Deux des ballets étaient filmés et Erik, qui avait vu les rushes, devinait qu'à la sortie du film la profession le couvrirait d'éloges au même titre que les spectateurs pour qui la danse classique était mal connue. Paradoxalement, ce tournage le vidait autant qu'il se galvanisait et pour lui qui avait l'habitude de la scène, c'était là une étrange découverte. Son metteur en scène que l'opposition silencieuse du chorégraphe et les remarques très claires de Julian avait atteint, se montrait désormais attentif et respectueux. Voulant lui montrer quel impact il avait dans le film, il se mit à réunir toutes sortes de photos de tournage. Elles étaient magnifiques et Erik qui n'avait pas vu ou pas voulu voir ce que signifiait l'autoritarisme de Mills, en découvrit brusquement le motif.
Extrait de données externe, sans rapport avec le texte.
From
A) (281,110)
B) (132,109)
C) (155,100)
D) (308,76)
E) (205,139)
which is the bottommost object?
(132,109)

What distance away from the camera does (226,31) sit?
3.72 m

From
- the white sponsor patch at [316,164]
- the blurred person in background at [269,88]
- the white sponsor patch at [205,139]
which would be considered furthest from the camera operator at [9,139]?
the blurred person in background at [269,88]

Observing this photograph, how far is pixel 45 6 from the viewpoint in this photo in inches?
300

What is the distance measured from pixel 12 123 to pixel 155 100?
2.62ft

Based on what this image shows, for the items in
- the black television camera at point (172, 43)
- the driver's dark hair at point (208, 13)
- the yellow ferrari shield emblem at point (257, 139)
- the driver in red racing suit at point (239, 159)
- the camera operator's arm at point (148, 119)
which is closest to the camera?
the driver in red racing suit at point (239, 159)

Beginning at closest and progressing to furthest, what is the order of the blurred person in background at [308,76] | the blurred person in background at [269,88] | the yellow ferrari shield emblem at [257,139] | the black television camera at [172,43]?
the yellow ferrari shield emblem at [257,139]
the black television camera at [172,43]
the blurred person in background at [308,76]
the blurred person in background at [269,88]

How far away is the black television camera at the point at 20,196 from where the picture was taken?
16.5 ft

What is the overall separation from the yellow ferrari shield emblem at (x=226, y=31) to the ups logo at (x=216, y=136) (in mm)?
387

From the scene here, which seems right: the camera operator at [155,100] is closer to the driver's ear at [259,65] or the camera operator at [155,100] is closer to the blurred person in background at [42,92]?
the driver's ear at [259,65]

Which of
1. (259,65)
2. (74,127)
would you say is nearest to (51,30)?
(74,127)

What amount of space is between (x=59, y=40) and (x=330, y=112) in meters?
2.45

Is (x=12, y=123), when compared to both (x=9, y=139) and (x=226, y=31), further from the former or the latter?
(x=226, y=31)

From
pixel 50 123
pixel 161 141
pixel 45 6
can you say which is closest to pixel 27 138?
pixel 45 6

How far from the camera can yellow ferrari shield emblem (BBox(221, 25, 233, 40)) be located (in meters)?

Les nymphes formant procession étaient aussi gracieuses dans leurs tuniques blanches, les yeux chargés de khôl, leurs beaux visages étincelants sous leurs tresses grecques qu’était étrange le faune encore alangui et sortant du sommeil. Le Spectre de la rose souriait sous les fards à une ballerine aux yeux clos. En justaucorps, les danseurs au travail répétaient longuement les mêmes exercices. Ces mêmes danseurs faisaient un travail d’acteurs. Les photographies englobaient tout. Même les pauses, les déjeuners et les sorties délassantes y apparaissaient. Il n’y avait pas d’album de tournage mais adroitement agencées, ces photos auraient pu en constituer un, magnifique. Mills en soumit l’idée à Erik, qui ne trouva pas l’idée stupide. Les danseuses furent d’accord mais Wegwood et Julian parurent perplexes. C’était les photos d’Erik qui prédominaient et il y paraissait toujours à son avantage : beau et lumineux. Il y était aussi souvent androgyne, les choix photographiques de Mills mettant résolument en avant cet aspect de lui-même. Le chorégraphe fut le premier à déclarer sa gêne :
-Ce serait un album maladroit. Je pense qu’il doit utiliser ces photos plus tard, avec plus de recul.
Et Julian fut lapidaire :
-S’il trouve une maison d’édition, pourquoi pas ? Mais ce sera une pauvre tentative. Il ne sait que faire de ses fantasmes, voilà tout et il les expose là, de façon déguisée.
Le projet tourna court et personne, pas même Erik, ne s’en soucia plus. Il s’assura cependant que Mills mettait les photos en lieu sûr et ne les dispersait pas. Kyra Nijinsky pourrait aimer celles du Spectre car, dans les sauts, il évoquait les bonds prodigieux effectués par son père. Il était sûr qu’elle aimerait aussi celles du jeune païen car le noir et blanc rendait plus étrange encore le beau visage antique. Julian ne le contraria pas et mit l’accent sur sa fatigue. Le tournage n’était pas terminé, loin de là et le plus dur était à venir. Ce qu’il fallait à ce danseur si sollicité, c’était du repos et du délassement.
-Mon danseur, ils te doivent une pause, tu as beaucoup travaillé.